Funding is still down. The organization “cut every possible expense we could," which saved $1.1 million last year, though they faced a gross revenue loss of $1.3 million. Foster said in 2021, the YMCA is projected to take in $500,000 less revenue than in 2019.
“If it were not for all of the funding opportunities, we would have had to let all of our employees go. We would have had to probably close our doors, perhaps indefinitely,” Foster said. “We’ve been here 111 years. And without a sustainable model, and not having any control on the end result, it would have been bad.”
The YMCA is now focused on finding new programs and services to better serve the community, obtaining additional funding resources and partnering with organizations with a similar mission.
Higher demand for services
Last April, the Chelan-Douglas Community Action Council had to scramble to figure out how to distribute food to those in need when the food pantries they partner with were shuttered.
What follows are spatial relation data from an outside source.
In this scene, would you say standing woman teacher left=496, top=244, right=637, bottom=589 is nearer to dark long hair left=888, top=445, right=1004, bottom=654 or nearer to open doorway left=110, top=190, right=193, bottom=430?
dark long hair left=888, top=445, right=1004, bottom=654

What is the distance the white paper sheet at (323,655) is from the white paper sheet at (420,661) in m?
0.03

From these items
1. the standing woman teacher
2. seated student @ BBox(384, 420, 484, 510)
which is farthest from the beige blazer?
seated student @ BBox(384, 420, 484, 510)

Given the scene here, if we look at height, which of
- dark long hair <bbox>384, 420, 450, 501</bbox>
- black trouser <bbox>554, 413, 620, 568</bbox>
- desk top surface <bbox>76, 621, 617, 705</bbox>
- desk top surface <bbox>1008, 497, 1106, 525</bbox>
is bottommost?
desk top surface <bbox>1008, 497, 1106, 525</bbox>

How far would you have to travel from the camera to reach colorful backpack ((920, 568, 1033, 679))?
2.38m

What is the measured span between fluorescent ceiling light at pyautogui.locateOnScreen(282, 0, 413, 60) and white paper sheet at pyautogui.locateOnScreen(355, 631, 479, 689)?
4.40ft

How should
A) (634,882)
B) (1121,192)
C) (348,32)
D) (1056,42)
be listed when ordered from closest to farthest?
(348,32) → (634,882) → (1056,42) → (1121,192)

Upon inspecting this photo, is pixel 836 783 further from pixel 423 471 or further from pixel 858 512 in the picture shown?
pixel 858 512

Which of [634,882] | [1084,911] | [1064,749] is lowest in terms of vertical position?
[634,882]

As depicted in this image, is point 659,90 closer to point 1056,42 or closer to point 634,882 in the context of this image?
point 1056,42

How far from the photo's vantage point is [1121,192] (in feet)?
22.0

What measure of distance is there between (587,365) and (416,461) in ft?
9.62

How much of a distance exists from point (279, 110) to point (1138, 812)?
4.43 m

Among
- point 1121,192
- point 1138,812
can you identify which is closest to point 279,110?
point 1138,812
"During the pandemic, all of our pantries actually closed," said Britany Meiklen, the council's Food Distribution Center Program director. "We ended up being able to get the National Guard to come and help us at that time. Everything went to drive-thru pantry style."
Meiklen said the Community Action Council also introduced its mobile food pantry.
"We had found that a lot of our rural areas, and areas of Wenatchee and East Wenatchee, were underserved," Meiklen said. "That is where the inception of the mobile food pantry came to be. It's trying to do the outreach for our underserved population."
The idea, initially, was to park the mobile food pantry and invite people inside to select the food they wanted. That wasn’t possible because of COVID restrictions. Patrons ended up picking up food boxes on the side of the van until the restrictions lifted.
The idea was successful enough that the Community Action Council is considering adding a second mobile pantry to its network.
"Right now, this one seems to be doing the job pretty good," she said. "But yeah, we are always looking for ways to reach our community better and serve our community better."
'Re-emerging in beautiful ways'
Christine Morgan serves as executive director of the Leavenworth-based Icicle Fund, which supports more than 100 arts, environment and cultural nonprofits in the region by both funding grants and coaching and guiding nonprofits.
“I think our nonprofits, in general, have taken good advantage of this crisis and said, what can we learn? How can we be stronger going forward? What are some ways that we need to change?” Morgan said. “Because of the pandemic, there was a reflective pause for many organizations. And I’m really encouraged to see how they are re-emerging in beautiful ways.”
The Icicle Fund simplified its grant application process by eliminating site visits and letters of inquiry and adopting a standard form, Morgan said. The organization’s grants became more flexible, and existing grants were altered from being program specific to funding basic operations.
“As a funder, we have a role in this, where we are needing to change from the mindset of giving nonprofits only program support that will allow them to do a specific project or program or event,” Morgan said. “As opposed to saying, ‘we know that for you to be able to do this program, and to do it well, you need to get your indirect costs supported.’”
Morgan said all nonprofits have been affected by the pandemic. Art and cultural organizations were hit hard after they essentially shut or significantly altered how they delivered their mission. For many that meant going virtual. Environmental and conservation organizations, at the same time, were hit by an increased demand.
Morgan said more established organizations with a financial buffer were more successful at making it through the downtime.
“It has led to conversations around how can organizations be better prepared for the future,” Morgan said.